ТЕКСТ СТРАНИЦЫ
━━━

Хотя нагота семантизирована повсеместно, — так, в некоторых примитивных культурах люди раздеваются во время засухи, чтобы вызвать дождь, — у нас эта семантизация носит преимущественно эротический характер, в особенности если речь идет о наготе женской. Мы уже видели, что вплоть до конца IV века до н. э. греки считали необходимым одевать представленное в скульптуре женское тело с ног до головы, в отличие от тела мужского, христианское же искусство унаследовало и интенсифицировало это чувство особой нравственной щепетильности в отношении женского тела; присущие ему расширительные представления о сексуальности превращают наготу и сокрытие наготы в концепты куда более значимые — в рамках общества, которое фактически назначило женщину живым воплощением сексуальности. Представления об идеальной красоте и о естественности оказались накрепко связаны с наготой, особую значимость которой одежда только подчеркивала; нагота оказалась способна передавать не только самые возвышенные и абстрактные из человеческих идей, но и самые интимные физические ощущения. А невероятная устойчивость образов, связанных с обнаженной женской натурой в изобразительном искусстве, во многом обусловлена этой самой дополнительной эротической смысловой нагруженностью.

━━━

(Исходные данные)
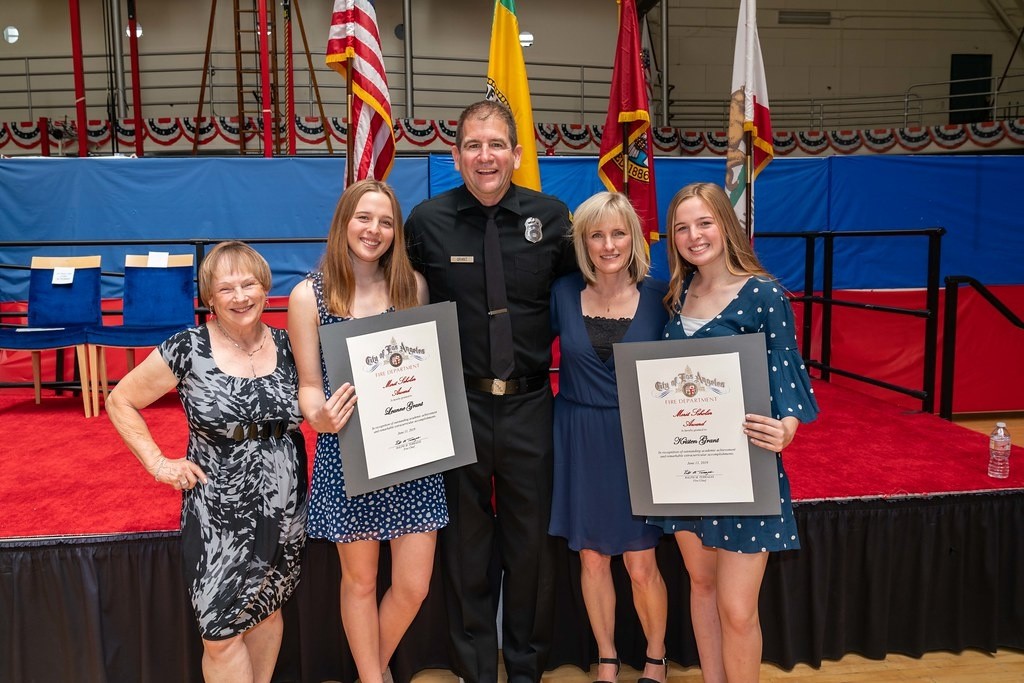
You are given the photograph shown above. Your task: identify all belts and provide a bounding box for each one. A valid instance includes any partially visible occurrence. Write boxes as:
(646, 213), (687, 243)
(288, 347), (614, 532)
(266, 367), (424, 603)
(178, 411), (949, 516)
(464, 373), (548, 397)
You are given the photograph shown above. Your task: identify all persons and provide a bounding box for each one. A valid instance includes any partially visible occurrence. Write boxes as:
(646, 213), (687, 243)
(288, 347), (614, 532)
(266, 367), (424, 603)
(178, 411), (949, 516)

━━━

ЧТО НУЖНО СДЕЛАТЬ
[1] Пожалуйста, перескажите абзац текста о наготе в искусстве, который начинается словами «Хотя нагота семантизирована повсеместно». Сделайте это короче или в виде списка, сохранив основные факты.
[2] Ответьте на вопросы по тексту о наготе в искусстве:
(а) Зачем в некоторых примитивных культурах люди раздеваются во время засухи?
(б) До какого времени греки считали необходимым одевать представленное в скульптуре женское тело с ног до головы?
(в) Чем во многом обусловлена устойчивость образов обнаженной женской натуры в изобразительном искусстве?
Записи взяты из другого источника.

ВЫПОЛНЕННОЕ ЗАДАНИЕ
[1]
- Нагота повсеместно наделяется смыслом: в некоторых примитивных культурах люди раздеваются во время засухи, чтобы вызвать дождь. У нас же этот смысл преимущественно эротический, особенно когда речь идет о женской наготе.
- Вплоть до конца IV века до н. э. греки одевали женское тело в скульптуре с ног до головы, в отличие от мужского.
- Христианское искусство унаследовало и усилило особую нравственную щепетильность в отношении женского тела. Его расширительные представления о сексуальности сделали наготу и ее сокрытие гораздо более значимыми концептами в обществе, которое назначило женщину живым воплощением сексуальности.
- Представления об идеальной красоте и естественности прочно связались с наготой, а одежда лишь подчеркивала ее значимость. Нагота стала передавать как самые возвышенные и абстрактные идеи, так и самые интимные физические ощущения.
- Устойчивость образов обнаженной женской натуры в изобразительном искусстве во многом обусловлена этой дополнительной эротической смысловой нагруженностью.

[2]
(а) Чтобы вызвать дождь.
(б) Вплоть до конца IV века до н. э.
(в) Дополнительной эротической смысловой нагруженностью наготы.